Welcome to Chimera’s documentation!

Introduction

Chimera was originally thought of as a Command Line Interface to Observatory Control Systems in the context of astronomical observation. As such it possesses a very complete and strong implementation of tools oriented to terminal based interaction. It is also essentially distributed in nature, meaning it can run across computers, operating systems and networks and provide an integrated control system.

In time, Chimera has acquired wider functionality, like e.g. graphical user interface(s), included support for devices: instruments, cameras, telescopes/domes, etc., access to on line catalogs, integration of external tools.

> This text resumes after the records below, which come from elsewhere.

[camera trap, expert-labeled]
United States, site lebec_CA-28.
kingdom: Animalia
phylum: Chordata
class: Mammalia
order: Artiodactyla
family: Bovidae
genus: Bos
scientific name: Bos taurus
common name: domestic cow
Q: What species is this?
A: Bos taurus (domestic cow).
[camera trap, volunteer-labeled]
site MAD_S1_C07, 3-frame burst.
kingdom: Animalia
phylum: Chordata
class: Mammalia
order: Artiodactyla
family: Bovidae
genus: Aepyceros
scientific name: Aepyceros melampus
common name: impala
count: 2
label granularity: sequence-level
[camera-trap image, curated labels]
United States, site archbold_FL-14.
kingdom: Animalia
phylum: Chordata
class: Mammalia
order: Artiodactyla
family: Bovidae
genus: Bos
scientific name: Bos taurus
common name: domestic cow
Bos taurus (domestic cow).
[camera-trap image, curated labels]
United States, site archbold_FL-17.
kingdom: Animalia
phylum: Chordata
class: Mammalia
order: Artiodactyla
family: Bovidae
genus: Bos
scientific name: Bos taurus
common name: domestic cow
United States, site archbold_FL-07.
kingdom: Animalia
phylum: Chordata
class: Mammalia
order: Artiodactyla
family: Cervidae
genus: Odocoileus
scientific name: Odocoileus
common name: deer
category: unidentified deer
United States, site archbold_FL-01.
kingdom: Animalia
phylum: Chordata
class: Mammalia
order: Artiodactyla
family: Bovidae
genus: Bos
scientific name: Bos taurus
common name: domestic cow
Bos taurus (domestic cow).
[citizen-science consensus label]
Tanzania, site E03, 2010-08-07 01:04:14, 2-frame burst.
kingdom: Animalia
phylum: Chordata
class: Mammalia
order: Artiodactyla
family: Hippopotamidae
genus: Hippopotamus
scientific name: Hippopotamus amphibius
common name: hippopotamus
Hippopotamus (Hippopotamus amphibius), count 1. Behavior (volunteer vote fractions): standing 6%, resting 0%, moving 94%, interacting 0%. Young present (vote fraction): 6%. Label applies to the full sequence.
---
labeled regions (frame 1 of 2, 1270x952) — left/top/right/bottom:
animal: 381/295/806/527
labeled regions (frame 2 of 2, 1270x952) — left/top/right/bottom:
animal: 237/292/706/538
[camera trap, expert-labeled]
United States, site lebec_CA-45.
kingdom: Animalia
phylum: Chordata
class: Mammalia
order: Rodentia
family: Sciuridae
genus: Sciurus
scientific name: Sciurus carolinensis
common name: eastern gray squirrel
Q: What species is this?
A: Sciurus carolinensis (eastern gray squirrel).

Chimera: Observatory Automation System

Chimera is a package for control of astronomical observatories, aiming at the creation of remote and even autonomous (“robotic”) observatories in a simple manner. Using Chimera you can easily control telescopes, CCD cameras, focusers and domes in a very integrated way.

Chimera is:

Distributed
Fully distributed system. You can use different machines to control each instrument and everything will looks like just one.
Powerful
Very powerful autonomous mode. Give a target and exposure parameters and Chimera does the rest.
Hardware friendly
Support for most common off-the-shelf components. See `supported devices`_.
Extensible
Very easy to add support for new devices.
Flexible
Chimera can be used in a very integrated mode but also in standalone mode to control just one instrument.
Free
It’s free (as in free beer), licensed under the GNU license.
A Python Package
All these qualities are the consequence of the chosen programming language: Python.

Getting Started

Prerequisites

Your platform of choice will need to have the following software installed:

  • Python 2.7; Chimera has not been ported to Python3 yet.
  • Git;

Installation

Chimera currently lives in Github. To install it, go to your install directory, and run:

git clone https://github.com/astroufsc/chimera.git

This will clone the official repository to the working directory. Go to this directory; you will find in its content the typical files used in a distutils based python install, notably setup.py. Your next step is to type:

python setup.py install

Distutils will run, generate eggs, etc., and will install the following python dependencies:

  • CherryPy: 3.2.4
  • PyYAML: 3.10
  • Pyro: 3.16
  • RO: 3.3.0
  • SQLAlchemy: 0.9.1
  • numpy: 1.8.0
  • pyephem: 3.7.5.2
  • pyfits: : 3.2
  • pyserial: 2.7
  • pysnmp: 4.2.5
  • python-dateutil: 2.2
  • python-sbigudrv: 0.5
  • pywcs: 1.10.2
  • suds: 0.4

Alternative Methods

Python virtual environment

For those constrained by limited access to their platform, restrictions to the system provided python or any other reason, the python tool virtualenv provides an isolated environment in which to install Chimera.

  • Install virtualenv;

  • Go to your install dir, and run:

    virtualenv v_name
    
  • This will generate a directory named v_name; go in and type

    source bin/activate
    

    (See the documentation for details).

  • From tyhe same directory, you can now proceed to install as described above.

Virtualization Options

We are currently exploring things like Docker as options to enable undisturbing installations; additionally we think it will allow more streamlined support for cross platform development.

License

Chimera is Free/Open Software licensed by GPL v2 or later (at your choice).